Temples are considered the House of the Lord, and special or sacred experiences may be had by those worthy members who attend. Ashworth said he had one such experience he will never forget.

“After our son died I had a special experience in the Provo Temple. We brought missionaries to the temple,” Ashworth said. “I had a strong feeling to turn around and one of the missionaries had the face of my son. It was a testimony to me that he was doing missionary work on the other side.”

There are countless members who had unforgettable experiences and felt warm affection for the Provo Utah Temple over its 50 years.

In Cowan’s book, a number of students and acquaintances shared their feelings. Cowan shares them here.

Briana Crook described how driving down University Parkway from Orem, she could “see the Provo Temple lit up, in all its glory welcoming me home.”

Brooke Lefevor thought of the temple back home as “my temple,” but acknowledged that after coming to BYU, the Provo Temple had assumed that role. She was grateful that the temple workers became acquainted with her by name; one time when she came alone without her friend, one worker said, “Oh, don’t you worry. We will always be here for you; you are never alone.”
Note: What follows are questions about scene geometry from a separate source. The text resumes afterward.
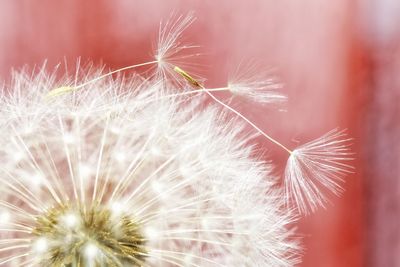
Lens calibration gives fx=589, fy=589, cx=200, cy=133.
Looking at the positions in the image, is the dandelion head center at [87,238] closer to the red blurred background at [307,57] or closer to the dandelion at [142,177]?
the dandelion at [142,177]

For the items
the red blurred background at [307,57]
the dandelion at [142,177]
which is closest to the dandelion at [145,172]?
the dandelion at [142,177]

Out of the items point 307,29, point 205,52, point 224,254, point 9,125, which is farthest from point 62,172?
point 307,29

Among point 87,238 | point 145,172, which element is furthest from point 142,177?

When Kate Kimball was called to leadership in her campus ward Relief Society, she was overwhelmed. However, she acknowledged, “When I attended the Provo Temple as a willing servant of God, I received promptings which directed me how to best fulfill my calling. I was able to see the sisters in my ward as if through the eyes of God. My love for them grew with each thoughtful visit to the temple.”

The Provo Utah Temple has been a beacon of hope for many people, whether they are getting married or doing proxy work such as baptisms for deceased ancestors.

Some people are celebrating its 50 years in unique ways.

David Amott with Preservation Utah said, “Due to the cold weather, COVID, and other factors, our celebrations for the temple’s 50th birthday will include an online lecture and a series of photography and other contests that will award prizes to people who create arresting images of the temple.”

The 50th anniversary will celebrate the fact that there has been a temple in Provo for 50 years.

“While our commemorations of the 50th anniversary will, in one way or another, be about the preservation of the building, we will not be using the event to directly promote the building’s preservation,” Amott said.

At the October 2021 general conference, President Russell M. Nelson announced that The Church of Jesus Christ of Latter-day Saints will reconstruct the Provo Utah Temple when the Orem Utah Temple is complete.

The temple location will stay the same, but the architectural look will be drastically upgraded and redesigned, much like the Ogden Temple. Closure dates will be announced later.